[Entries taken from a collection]
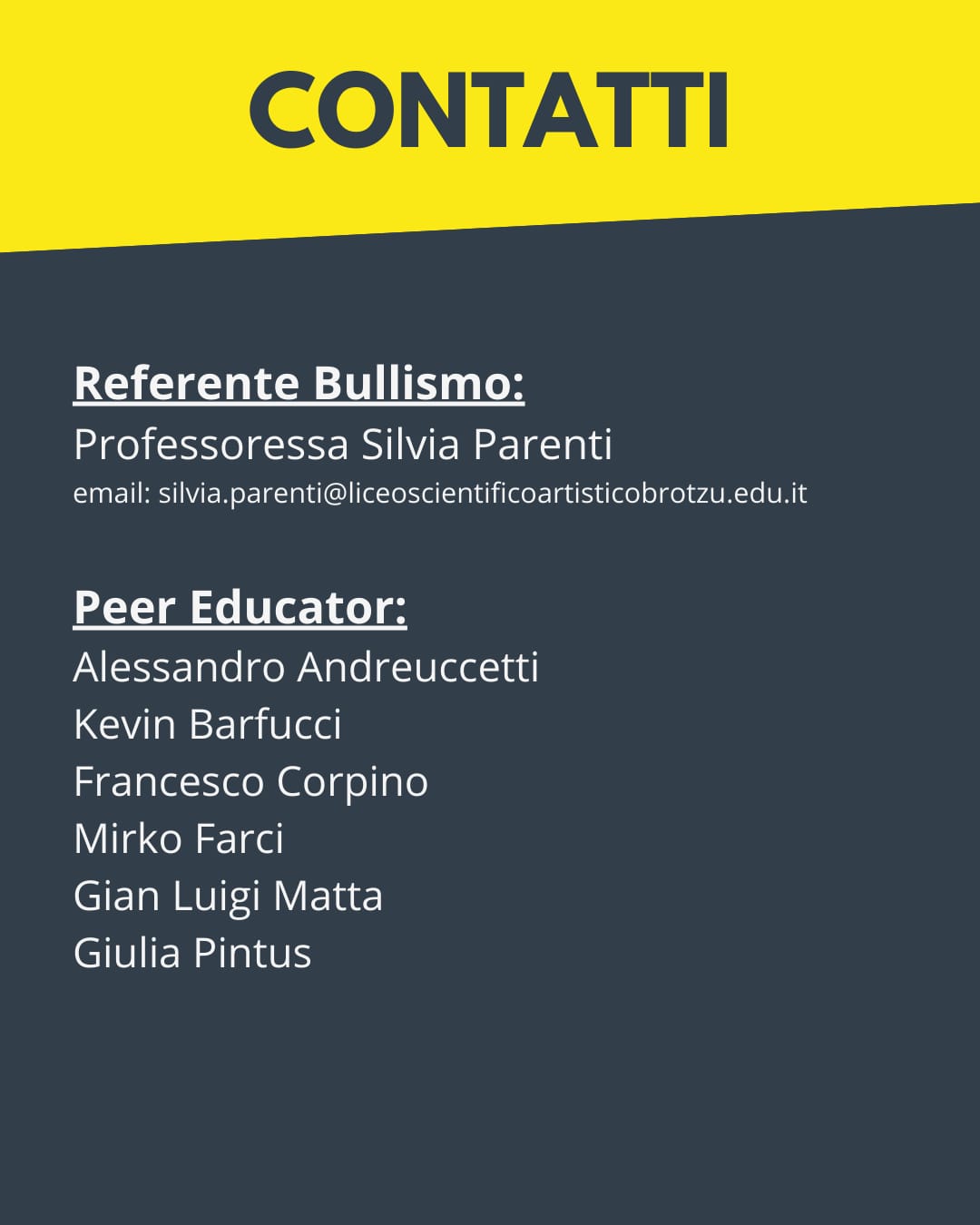 CONTATTI

Referente Bullismo:
Professoressa Silvia Parenti
email: silvia.parenti@liceoscientificoartisticobrotzu.edu.it

Peer Educator:
Alessandro Andreuccetti
Kevin Barfucci
Francesco Corpino
Mirko Farci
Gian Luigi Matta
Giulia Pintus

Task description:
Could you repeat all of the data exactly, minus the pictures?

The answer:
 CONTATTI

Referente Bullismo:
Professoressa Silvia Parenti
email: silvia.parenti@liceoscientificoartisticobrotzu.edu.it

Peer Educator:
Alessandro Andreuccetti
Kevin Barfucci
Francesco Corpino
Mirko Farci
Gian Luigi Matta
Giulia Pintus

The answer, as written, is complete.